> **Recorded data**:

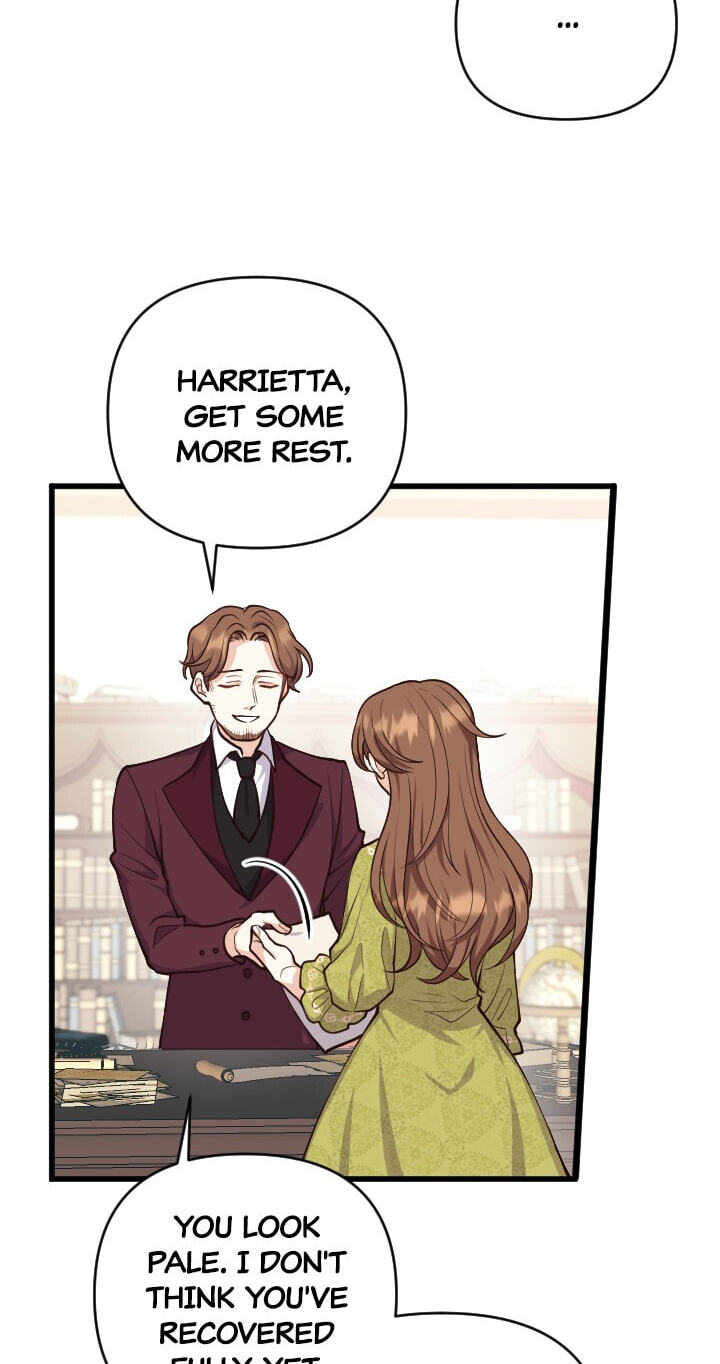 Different Eye-Level Chapter 5 page 35 - 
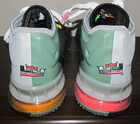 Nike Space Jam LeBron Low Men's Size 11 Bugs Marvin CV7562-005 Basketball Shoes — photo 5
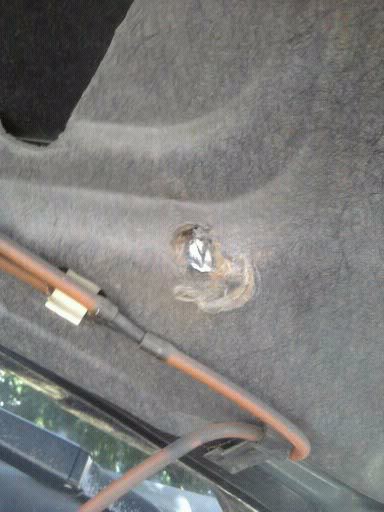 Name:  1338312301734.jpg
Views: 72
Size:  30.9 KB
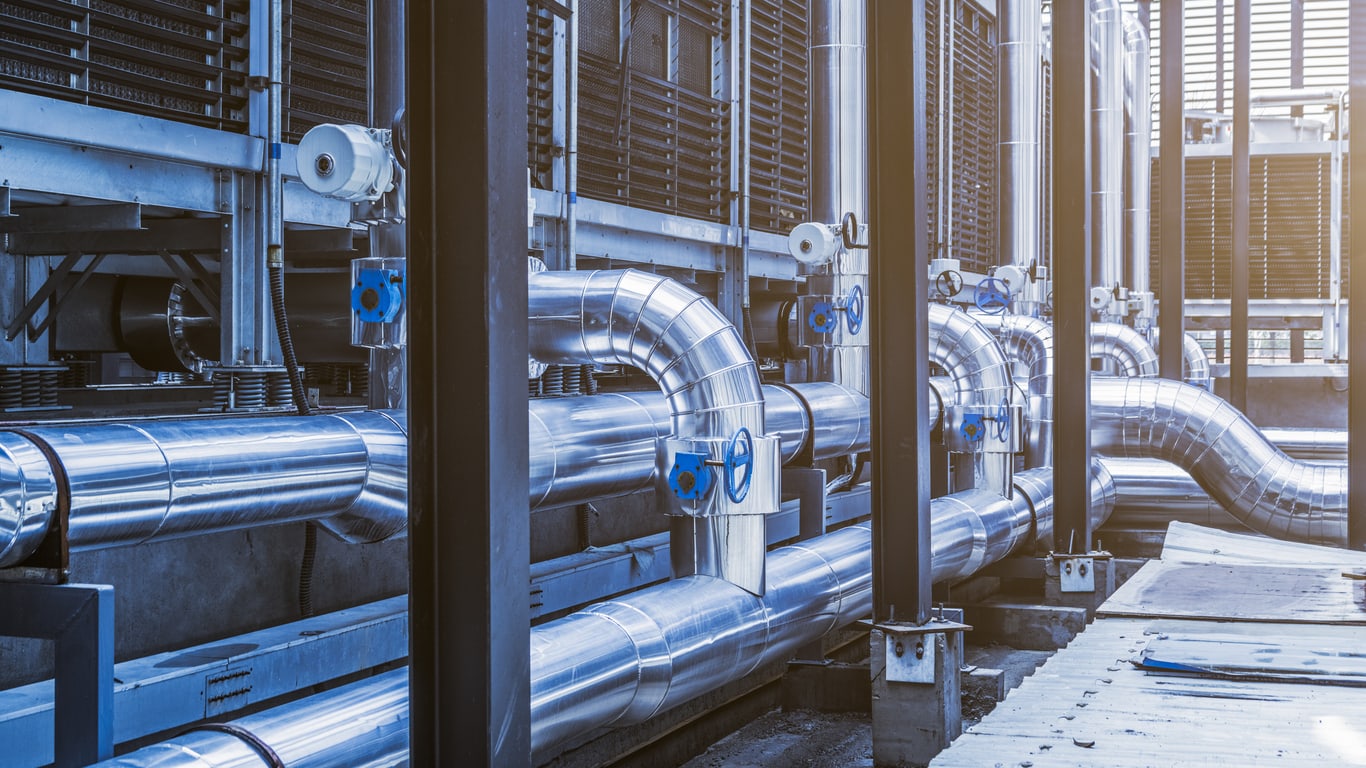 Производство мебели для бизнеса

> **ASSIGNMENT**: Can you give the records again with "Chapter" swapped for "Episode", leaving everything else unchanged and leaving out the pictures?

> **EXERCISE OUTPUT**:
 Different Eye-Level Episode 5 page 35 - 
 Nike Space Jam LeBron Low Men's Size 11 Bugs Marvin CV7562-005 Basketball Shoes — photo 5
 Name:  1338312301734.jpg
Views: 72
Size:  30.9 KB
 Производство мебели для бизнеса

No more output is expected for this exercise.